- INPUT FOR THIS TASK:

⁂

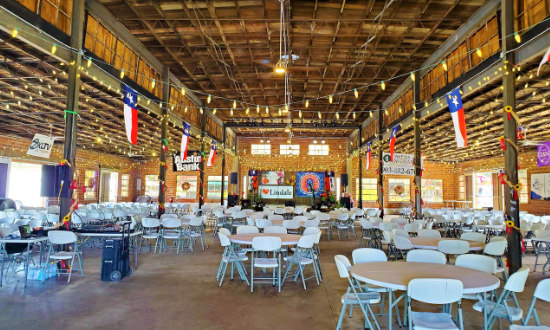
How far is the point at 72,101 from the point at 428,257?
6.29 meters

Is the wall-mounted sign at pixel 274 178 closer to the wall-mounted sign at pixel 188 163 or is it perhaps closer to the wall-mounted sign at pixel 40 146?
the wall-mounted sign at pixel 188 163

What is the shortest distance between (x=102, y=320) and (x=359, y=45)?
338 inches

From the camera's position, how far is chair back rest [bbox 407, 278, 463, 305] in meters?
2.72

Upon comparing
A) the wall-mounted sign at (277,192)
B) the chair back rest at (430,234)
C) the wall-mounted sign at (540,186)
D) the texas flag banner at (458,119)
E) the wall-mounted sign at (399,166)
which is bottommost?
the chair back rest at (430,234)

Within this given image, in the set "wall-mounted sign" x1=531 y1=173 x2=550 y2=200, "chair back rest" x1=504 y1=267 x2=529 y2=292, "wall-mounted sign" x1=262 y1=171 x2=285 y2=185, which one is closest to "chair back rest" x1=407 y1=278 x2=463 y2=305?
"chair back rest" x1=504 y1=267 x2=529 y2=292

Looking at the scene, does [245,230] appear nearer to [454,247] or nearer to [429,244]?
[429,244]

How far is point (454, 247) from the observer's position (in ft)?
16.4

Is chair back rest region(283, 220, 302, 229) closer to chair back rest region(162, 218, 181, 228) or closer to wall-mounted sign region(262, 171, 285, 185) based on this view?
chair back rest region(162, 218, 181, 228)

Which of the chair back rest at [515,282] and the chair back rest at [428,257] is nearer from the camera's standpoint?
the chair back rest at [515,282]

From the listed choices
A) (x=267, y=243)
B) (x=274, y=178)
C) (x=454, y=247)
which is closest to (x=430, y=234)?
(x=454, y=247)

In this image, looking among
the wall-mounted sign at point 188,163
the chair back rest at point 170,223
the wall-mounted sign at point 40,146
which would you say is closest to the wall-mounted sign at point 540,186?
the wall-mounted sign at point 188,163

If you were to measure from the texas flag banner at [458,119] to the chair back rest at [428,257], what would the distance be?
3760 millimetres

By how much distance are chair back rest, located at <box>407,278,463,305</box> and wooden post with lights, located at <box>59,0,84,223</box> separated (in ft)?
19.4

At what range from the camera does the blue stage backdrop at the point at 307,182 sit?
2356 cm
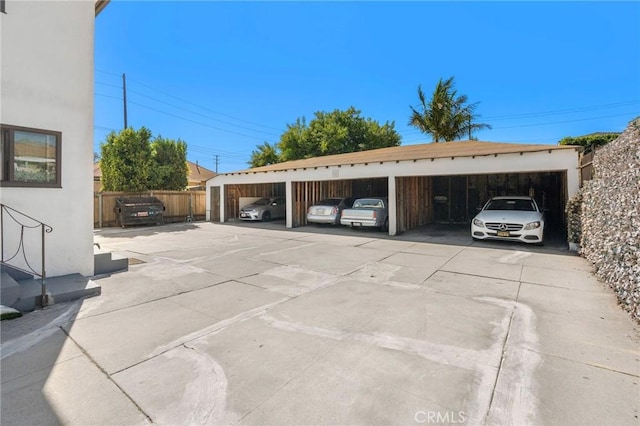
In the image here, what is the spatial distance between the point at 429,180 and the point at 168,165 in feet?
49.1

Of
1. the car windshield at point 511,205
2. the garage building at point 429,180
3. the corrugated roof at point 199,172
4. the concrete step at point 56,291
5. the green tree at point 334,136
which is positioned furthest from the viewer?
the corrugated roof at point 199,172

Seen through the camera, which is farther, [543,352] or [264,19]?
[264,19]

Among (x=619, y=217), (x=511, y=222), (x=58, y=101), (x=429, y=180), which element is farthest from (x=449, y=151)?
(x=58, y=101)

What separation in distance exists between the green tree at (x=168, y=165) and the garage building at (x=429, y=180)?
222 centimetres

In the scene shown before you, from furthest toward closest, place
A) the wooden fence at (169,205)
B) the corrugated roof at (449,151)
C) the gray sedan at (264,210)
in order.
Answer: the gray sedan at (264,210) → the wooden fence at (169,205) → the corrugated roof at (449,151)

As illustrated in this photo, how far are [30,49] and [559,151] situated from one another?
11814 mm

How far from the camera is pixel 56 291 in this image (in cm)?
439

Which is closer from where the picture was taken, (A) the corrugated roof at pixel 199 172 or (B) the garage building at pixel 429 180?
(B) the garage building at pixel 429 180

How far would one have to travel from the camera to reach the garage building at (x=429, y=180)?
28.4 feet

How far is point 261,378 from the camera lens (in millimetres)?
2395

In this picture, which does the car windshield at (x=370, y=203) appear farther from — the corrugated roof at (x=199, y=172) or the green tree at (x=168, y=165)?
the corrugated roof at (x=199, y=172)

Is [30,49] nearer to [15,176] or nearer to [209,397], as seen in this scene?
[15,176]

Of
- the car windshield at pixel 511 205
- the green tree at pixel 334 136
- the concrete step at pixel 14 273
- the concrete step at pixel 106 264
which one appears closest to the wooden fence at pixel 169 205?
the concrete step at pixel 106 264

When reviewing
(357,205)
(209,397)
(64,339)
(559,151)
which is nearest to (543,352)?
(209,397)
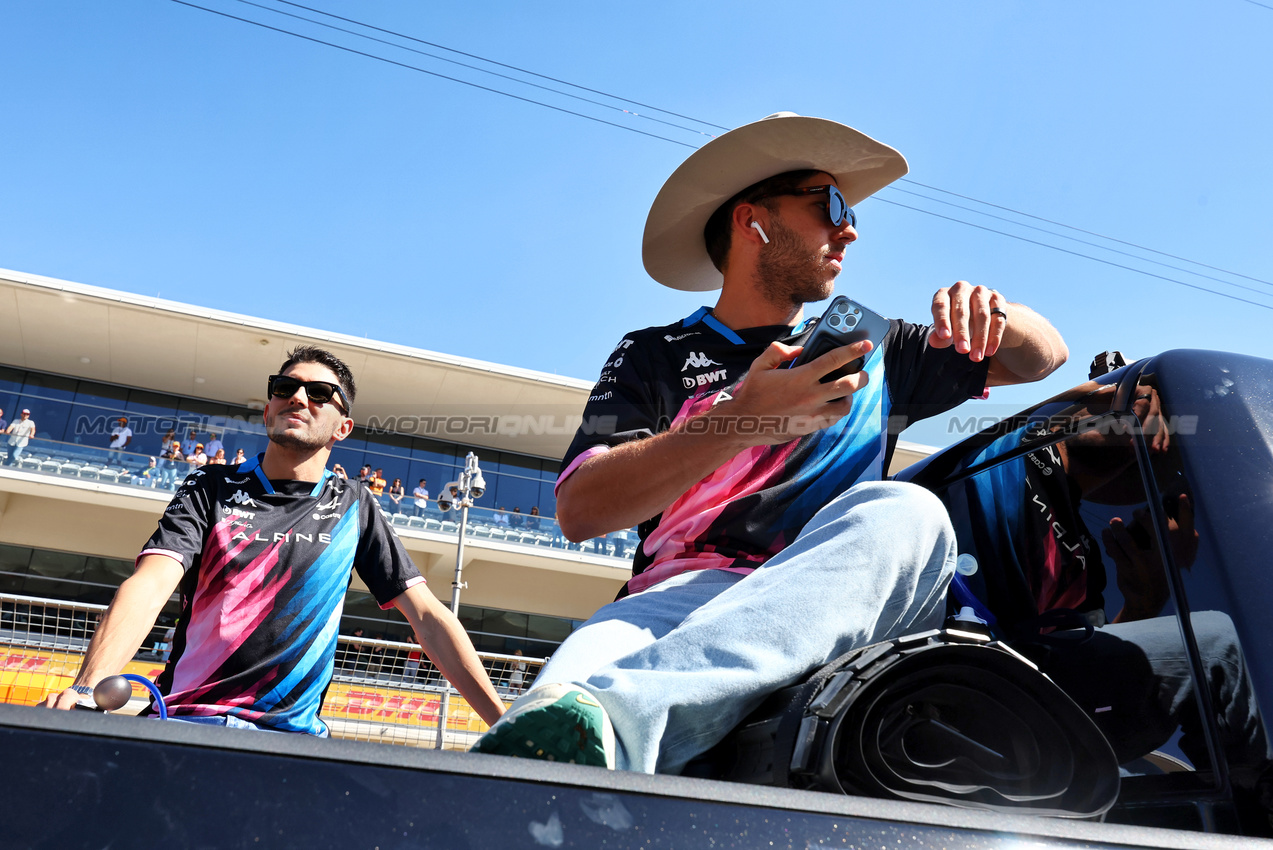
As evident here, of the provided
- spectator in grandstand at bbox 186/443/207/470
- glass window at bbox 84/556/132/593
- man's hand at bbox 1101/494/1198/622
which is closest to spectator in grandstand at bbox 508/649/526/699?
man's hand at bbox 1101/494/1198/622

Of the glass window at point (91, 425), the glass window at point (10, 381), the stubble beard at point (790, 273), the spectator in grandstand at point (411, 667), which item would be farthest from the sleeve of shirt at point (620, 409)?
the glass window at point (10, 381)

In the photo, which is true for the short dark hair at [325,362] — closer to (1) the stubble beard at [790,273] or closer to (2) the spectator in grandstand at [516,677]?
(1) the stubble beard at [790,273]

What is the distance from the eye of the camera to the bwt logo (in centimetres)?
191

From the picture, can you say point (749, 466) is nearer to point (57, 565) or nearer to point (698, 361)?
point (698, 361)

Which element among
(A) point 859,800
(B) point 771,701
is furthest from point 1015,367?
(A) point 859,800

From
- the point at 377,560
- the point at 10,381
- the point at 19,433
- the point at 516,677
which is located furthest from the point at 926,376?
the point at 10,381

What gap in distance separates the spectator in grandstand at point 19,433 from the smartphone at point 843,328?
20533mm

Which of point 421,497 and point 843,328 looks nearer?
point 843,328

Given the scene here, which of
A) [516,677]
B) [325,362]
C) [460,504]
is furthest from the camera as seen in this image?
[460,504]

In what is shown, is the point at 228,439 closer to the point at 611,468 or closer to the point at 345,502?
the point at 345,502

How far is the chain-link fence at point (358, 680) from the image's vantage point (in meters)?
6.73

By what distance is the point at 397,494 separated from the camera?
68.7 feet

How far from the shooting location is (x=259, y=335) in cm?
1942

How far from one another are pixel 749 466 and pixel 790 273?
0.59 m
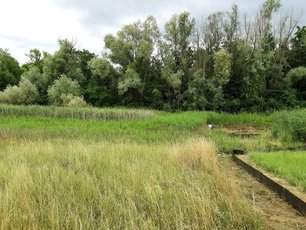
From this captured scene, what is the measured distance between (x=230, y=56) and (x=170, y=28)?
684cm

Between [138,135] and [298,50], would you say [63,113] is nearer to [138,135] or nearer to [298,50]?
[138,135]

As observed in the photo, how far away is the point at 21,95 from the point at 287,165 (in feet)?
89.3

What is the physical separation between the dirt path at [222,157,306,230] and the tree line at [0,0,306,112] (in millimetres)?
23149

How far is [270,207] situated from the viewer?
5043 millimetres

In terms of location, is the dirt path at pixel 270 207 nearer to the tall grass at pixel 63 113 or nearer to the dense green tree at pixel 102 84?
the tall grass at pixel 63 113

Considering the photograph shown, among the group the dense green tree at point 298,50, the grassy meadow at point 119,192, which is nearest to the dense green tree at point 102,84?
the dense green tree at point 298,50

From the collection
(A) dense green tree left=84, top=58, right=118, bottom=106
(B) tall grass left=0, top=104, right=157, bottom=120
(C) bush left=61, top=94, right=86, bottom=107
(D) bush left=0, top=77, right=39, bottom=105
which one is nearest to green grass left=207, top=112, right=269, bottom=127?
(B) tall grass left=0, top=104, right=157, bottom=120

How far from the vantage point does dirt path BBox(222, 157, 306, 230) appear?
4277 mm

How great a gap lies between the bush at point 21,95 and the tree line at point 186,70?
84 millimetres

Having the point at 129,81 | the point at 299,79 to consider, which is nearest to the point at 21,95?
the point at 129,81

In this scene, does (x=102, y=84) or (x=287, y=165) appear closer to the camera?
(x=287, y=165)

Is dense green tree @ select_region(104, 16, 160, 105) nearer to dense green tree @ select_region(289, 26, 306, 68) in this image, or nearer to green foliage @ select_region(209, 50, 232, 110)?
green foliage @ select_region(209, 50, 232, 110)

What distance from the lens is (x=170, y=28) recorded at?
32656mm

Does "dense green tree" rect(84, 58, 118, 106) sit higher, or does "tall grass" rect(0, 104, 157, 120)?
"dense green tree" rect(84, 58, 118, 106)
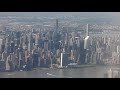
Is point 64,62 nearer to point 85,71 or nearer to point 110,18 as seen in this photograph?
point 85,71

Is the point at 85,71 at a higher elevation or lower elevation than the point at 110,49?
lower

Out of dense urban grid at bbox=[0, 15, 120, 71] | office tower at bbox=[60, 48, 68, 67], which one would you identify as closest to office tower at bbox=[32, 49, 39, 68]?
dense urban grid at bbox=[0, 15, 120, 71]

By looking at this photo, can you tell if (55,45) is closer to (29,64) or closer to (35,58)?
(35,58)

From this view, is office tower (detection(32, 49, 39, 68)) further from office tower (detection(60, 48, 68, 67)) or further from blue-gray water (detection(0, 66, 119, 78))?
office tower (detection(60, 48, 68, 67))

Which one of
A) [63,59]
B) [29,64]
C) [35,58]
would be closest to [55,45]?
[63,59]

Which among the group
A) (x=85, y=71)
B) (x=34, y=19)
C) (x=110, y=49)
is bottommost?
(x=85, y=71)
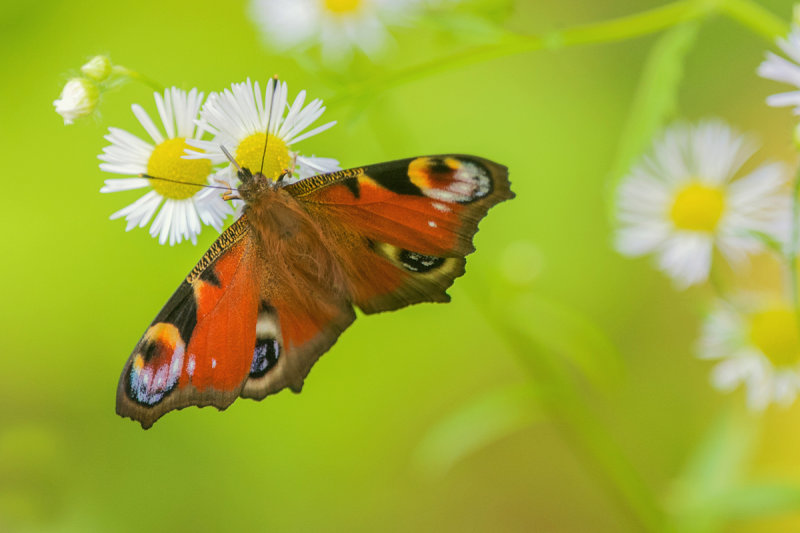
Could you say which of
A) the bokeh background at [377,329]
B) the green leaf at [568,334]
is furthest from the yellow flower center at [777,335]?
the bokeh background at [377,329]

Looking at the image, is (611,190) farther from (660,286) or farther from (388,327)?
(660,286)

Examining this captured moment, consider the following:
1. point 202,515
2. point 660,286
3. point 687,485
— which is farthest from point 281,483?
point 660,286

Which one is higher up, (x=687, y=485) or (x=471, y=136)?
(x=471, y=136)

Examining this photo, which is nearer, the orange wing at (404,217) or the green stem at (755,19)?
the orange wing at (404,217)

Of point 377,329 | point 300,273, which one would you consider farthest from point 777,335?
point 377,329

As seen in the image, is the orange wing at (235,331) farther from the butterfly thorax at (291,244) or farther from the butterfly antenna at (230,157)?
the butterfly antenna at (230,157)
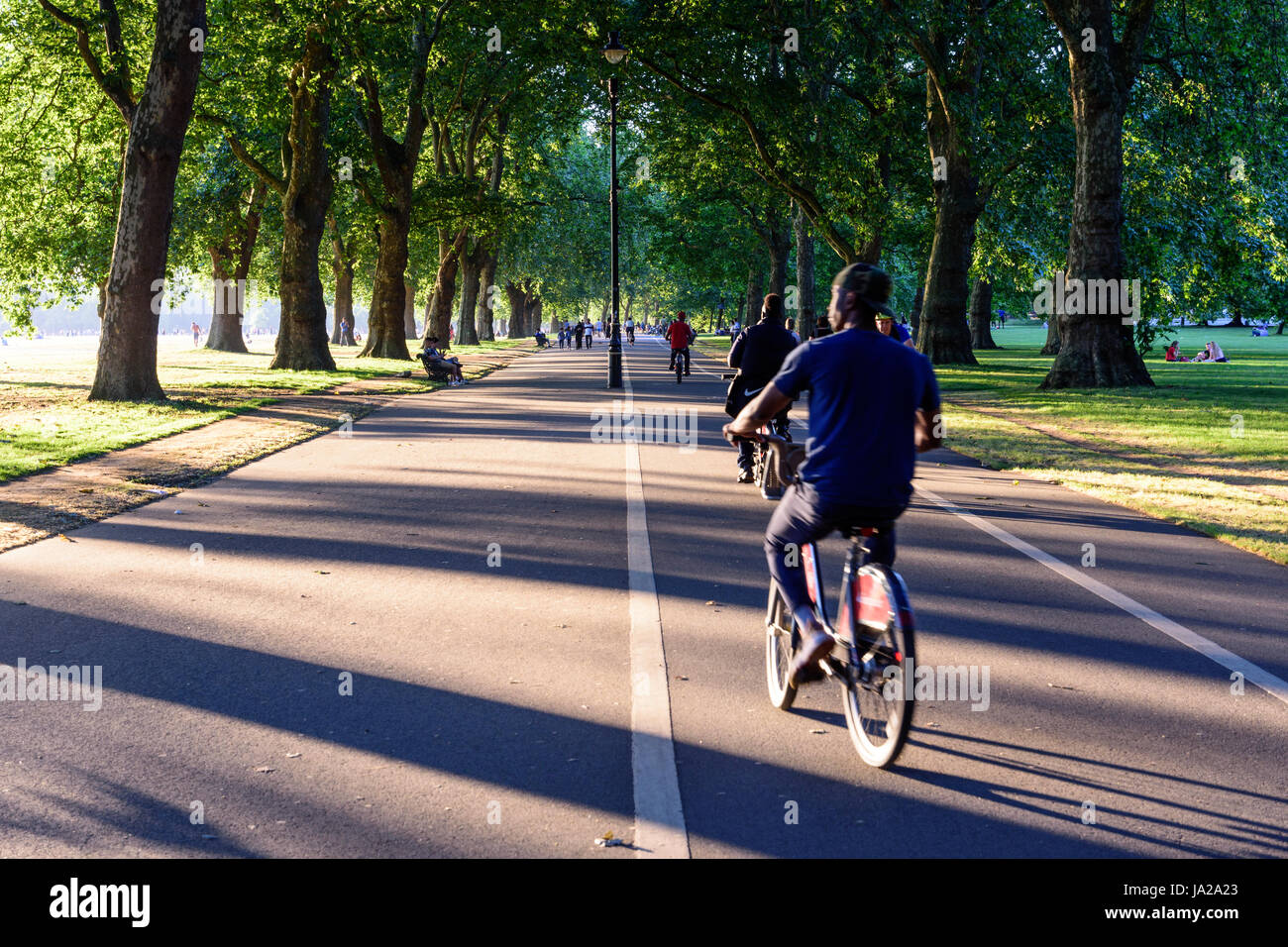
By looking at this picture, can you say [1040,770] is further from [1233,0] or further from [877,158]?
[877,158]

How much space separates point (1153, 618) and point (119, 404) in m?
18.1

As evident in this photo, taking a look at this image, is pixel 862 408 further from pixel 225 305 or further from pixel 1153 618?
pixel 225 305

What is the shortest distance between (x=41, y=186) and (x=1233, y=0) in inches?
1247

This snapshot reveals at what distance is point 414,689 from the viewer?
19.4ft

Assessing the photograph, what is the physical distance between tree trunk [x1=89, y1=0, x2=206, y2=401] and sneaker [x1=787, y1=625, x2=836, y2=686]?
1813 centimetres

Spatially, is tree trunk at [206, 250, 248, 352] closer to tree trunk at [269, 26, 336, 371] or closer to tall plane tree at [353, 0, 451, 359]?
tall plane tree at [353, 0, 451, 359]

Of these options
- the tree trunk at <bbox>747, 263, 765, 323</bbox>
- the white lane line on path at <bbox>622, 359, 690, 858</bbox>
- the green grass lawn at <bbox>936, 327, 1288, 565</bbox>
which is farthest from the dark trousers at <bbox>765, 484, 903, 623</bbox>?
the tree trunk at <bbox>747, 263, 765, 323</bbox>

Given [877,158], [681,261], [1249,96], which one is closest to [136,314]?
[1249,96]

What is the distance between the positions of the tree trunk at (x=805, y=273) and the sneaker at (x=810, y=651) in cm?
3923

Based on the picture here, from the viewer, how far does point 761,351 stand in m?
12.5

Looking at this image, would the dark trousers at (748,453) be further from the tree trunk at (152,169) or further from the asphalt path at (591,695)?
the tree trunk at (152,169)

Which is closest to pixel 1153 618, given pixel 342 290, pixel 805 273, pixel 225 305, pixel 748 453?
pixel 748 453

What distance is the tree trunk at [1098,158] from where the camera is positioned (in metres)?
24.9

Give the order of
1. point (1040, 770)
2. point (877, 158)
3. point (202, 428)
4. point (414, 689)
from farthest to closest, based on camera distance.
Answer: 1. point (877, 158)
2. point (202, 428)
3. point (414, 689)
4. point (1040, 770)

⁂

- REQUIREMENT:
Output the lines from the line containing "By looking at this picture, can" to the end, both included; add nothing.

- TASK OUTPUT:
By looking at this picture, can you say [1040,770] is further from [1233,0] or further from [877,158]?
[877,158]

How much space separates point (1153, 618) and point (119, 404) in m?
18.1

As evident in this photo, taking a look at this image, is pixel 862 408 further from pixel 225 305 or further from pixel 1153 618?
pixel 225 305

What is the shortest distance between (x=41, y=186) and (x=1233, y=0) in inches?
1247

This snapshot reveals at what distance is point 414,689 from the viewer?
19.4ft

Assessing the photograph, what is the physical distance between tree trunk [x1=89, y1=0, x2=206, y2=401] and sneaker [x1=787, y1=625, x2=836, y2=686]?
1813 centimetres

Spatially, is tree trunk at [206, 250, 248, 352] closer to tree trunk at [269, 26, 336, 371] or closer to tall plane tree at [353, 0, 451, 359]?
tall plane tree at [353, 0, 451, 359]

Of these options
- the tree trunk at <bbox>747, 263, 765, 323</bbox>
- the white lane line on path at <bbox>622, 359, 690, 858</bbox>
- the green grass lawn at <bbox>936, 327, 1288, 565</bbox>
which is farthest from the dark trousers at <bbox>765, 484, 903, 623</bbox>?
the tree trunk at <bbox>747, 263, 765, 323</bbox>

Given [877,158], [681,261], [1249,96], which one is closest to [136,314]?
[1249,96]

What is the distance between the positions of the tree trunk at (x=805, y=273) and the sneaker at (x=810, y=651) in cm?
3923

Based on the picture here, from the viewer, how far does point 761,351 stand in m?
12.5

Looking at this image, would the dark trousers at (748,453) be further from the tree trunk at (152,169) or further from the asphalt path at (591,695)?
the tree trunk at (152,169)

Which is closest to pixel 1153 618, given pixel 342 290, pixel 805 273, pixel 225 305, pixel 748 453?
pixel 748 453

What distance is the tree trunk at [1098,158] from where the camera is positioned (in metres)?
24.9

Give the order of
1. point (1040, 770)
2. point (877, 158)
3. point (202, 428)
4. point (414, 689)
from farthest to closest, based on camera distance.
Answer: 1. point (877, 158)
2. point (202, 428)
3. point (414, 689)
4. point (1040, 770)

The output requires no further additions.